Texto extraído:
Pouco tempo depois, os sócios do banco se desentenderam, e a família Araújo resolveu sair da sociedade para fundar o Banco Nacional do Comércio. Como é comum nesses processos de separação, a direção do Banco Crédito e Comércio do Estado de Minas Gerais, onde Júlio trabalhava, ficou com receio de perder parte de seus funcionários, capitaneada pelos empresários em debandada e em processo de formação de uma nova equipe.

Por coincidência, Júlio anunciou que estaria saindo do banco, pois era hora de focar nos estudos, uma vez que estava decidido a prestar vestibular para engenharia. Evidentemente, a chefia não acreditou que o motivo era aquele. Logo surgiu o temor de que o funcionário especializado na carteira imobiliária (cuja eficiência ele fora obrigado a provar) fosse levar não só a expertise para o novo banco, mas, principalmente, a clientela, como os irmãos Pianas, que já haviam demonstrado o apreço ao jovem profissional.

Foi quando Júlio ouviu uma proposta feita com a objetividade peculiar do mundo dos negócios. Aquilo fez muito bem não só à sua autoestima, mas também ao seu bolso: “Se você realmente não for para outro banco, nós vamos lhe dar uma quantia significativa de dinheiro. Mas daqui a seis meses, para termos a certeza da promessa cumprida”.

Júlio saiu do banco, não foi para o concorrente, cumpriu o combinado e embolsou todo o dinheiro. Ele não se lembra do valor, mas tem a certeza de que foi bem maior que os 5.000,00 cruzeiros da famosa gratificação.

A recompensa recebida seria, um pouco mais tarde, o pé-de-meia necessário para Júlio se manter durante o tempo de preparação para o vestibular.

Antes de enfrentar o vestibular, contudo, Júlio dividiu os estudos no científico com o serviço militar.



O segundo sufoco

Aos dezessete anos, o jovem Cabizuca alistou-se no Exército. Meses depois, apresentou-se no 12º Regimento de Infantaria. Foi selecionado para o Centro de Preparação de Oficiais da Reserva (CPOR). Ele optou pela infantaria e serviu entre dezembro de 1957 e agosto de 1959.

Como as atividades do CPOR aconteciam apenas no período de férias escolares, entre 15 de dezembro e 15 de fevereiro, e em julho (além dos domingos, durante o período letivo), era possível conciliá-las com os estudos do científico.

Bloco de dados:
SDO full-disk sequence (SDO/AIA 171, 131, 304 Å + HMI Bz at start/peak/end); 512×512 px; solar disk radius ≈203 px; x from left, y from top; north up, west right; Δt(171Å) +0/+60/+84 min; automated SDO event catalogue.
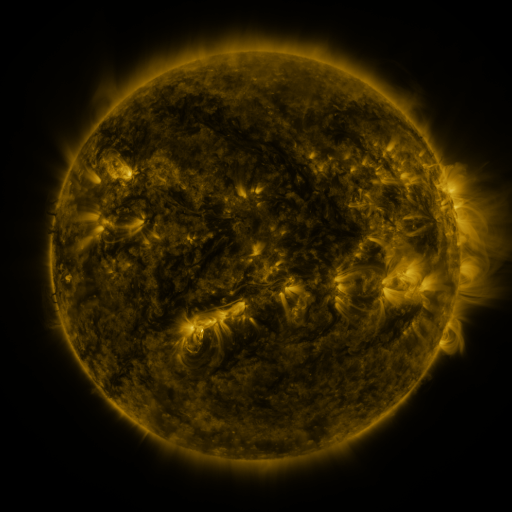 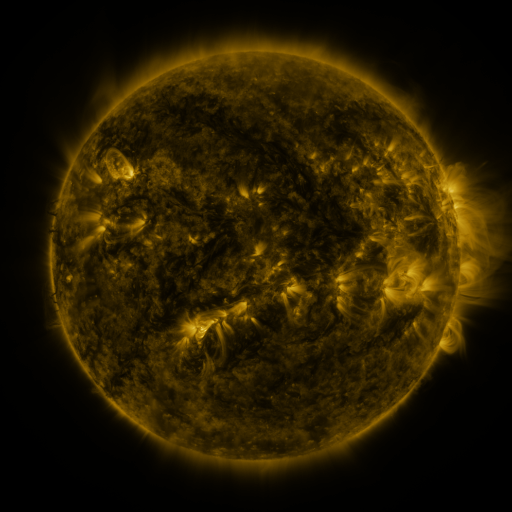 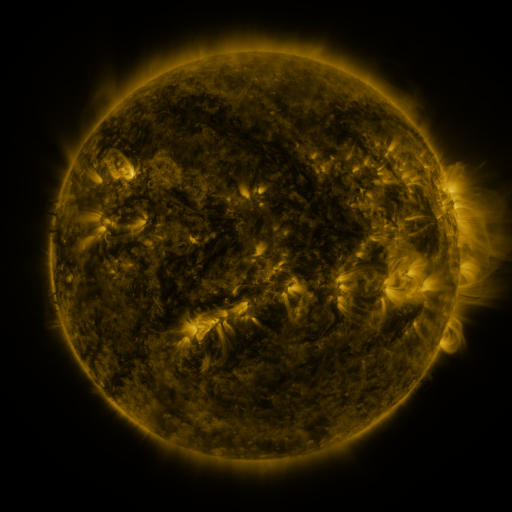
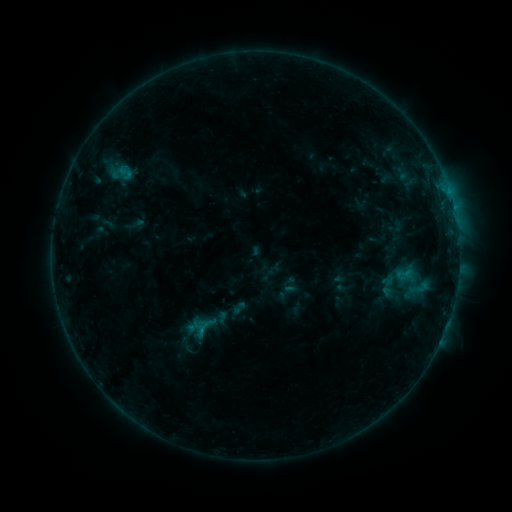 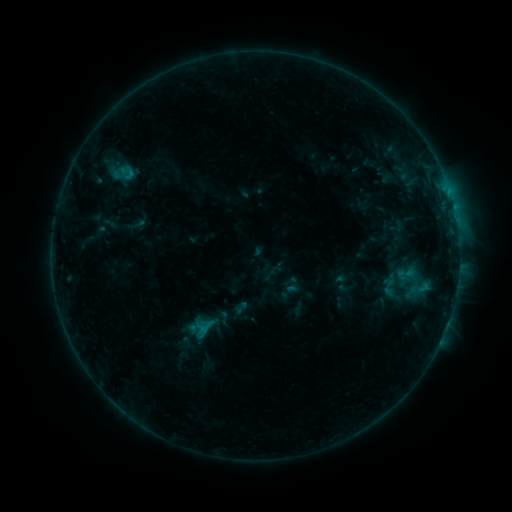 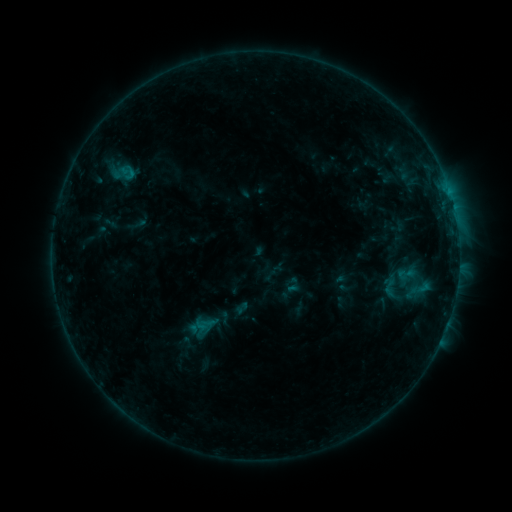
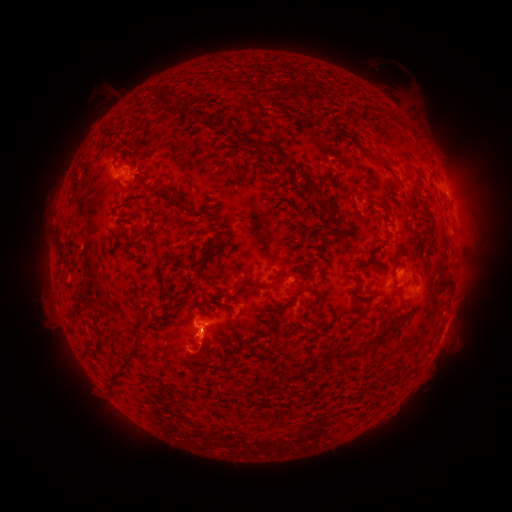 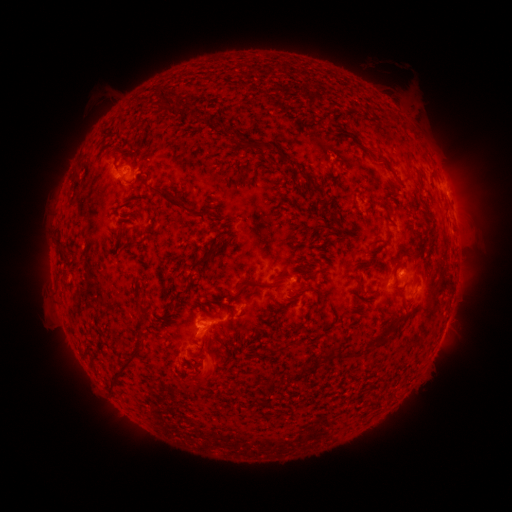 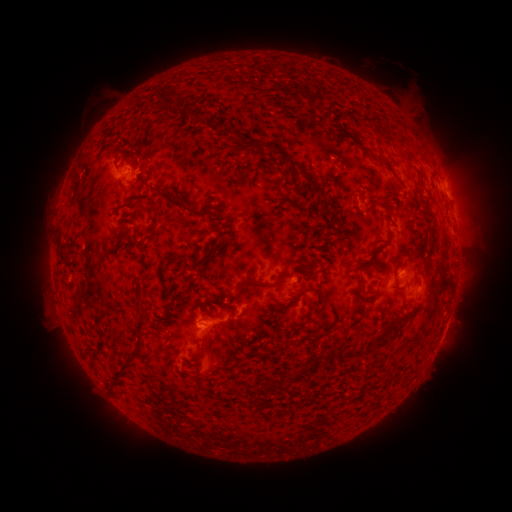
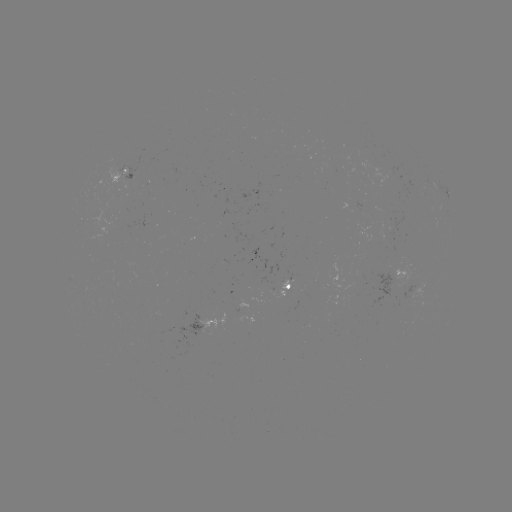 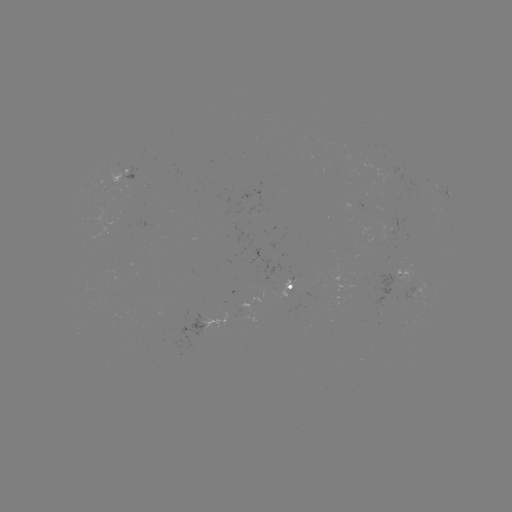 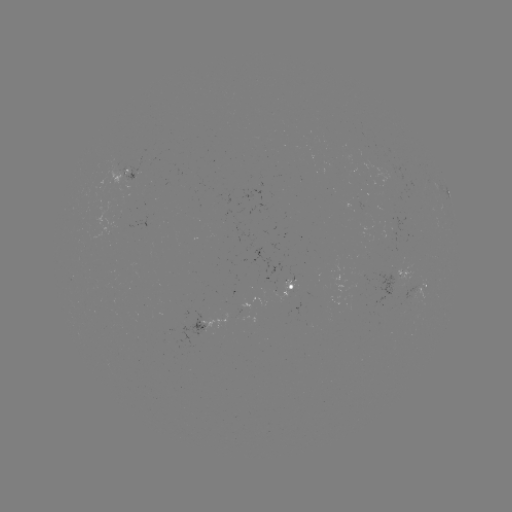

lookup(emerging-flux region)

Instrução: Resuma o parágrafo do texto sobre Júlio que começa com "Por coincidência, Júlio anunciou", mantendo seus fatos principais.

Resposta redigida: Júlio anunciou que deixaria o banco para se dedicar aos estudos e prestar vestibular para engenharia. A chefia não acreditou nesse motivo. Temeu que ele, especialista na carteira imobiliária, levasse ao novo banco sua expertise e, sobretudo, a clientela, como os irmãos Pianas, que já o apreciavam.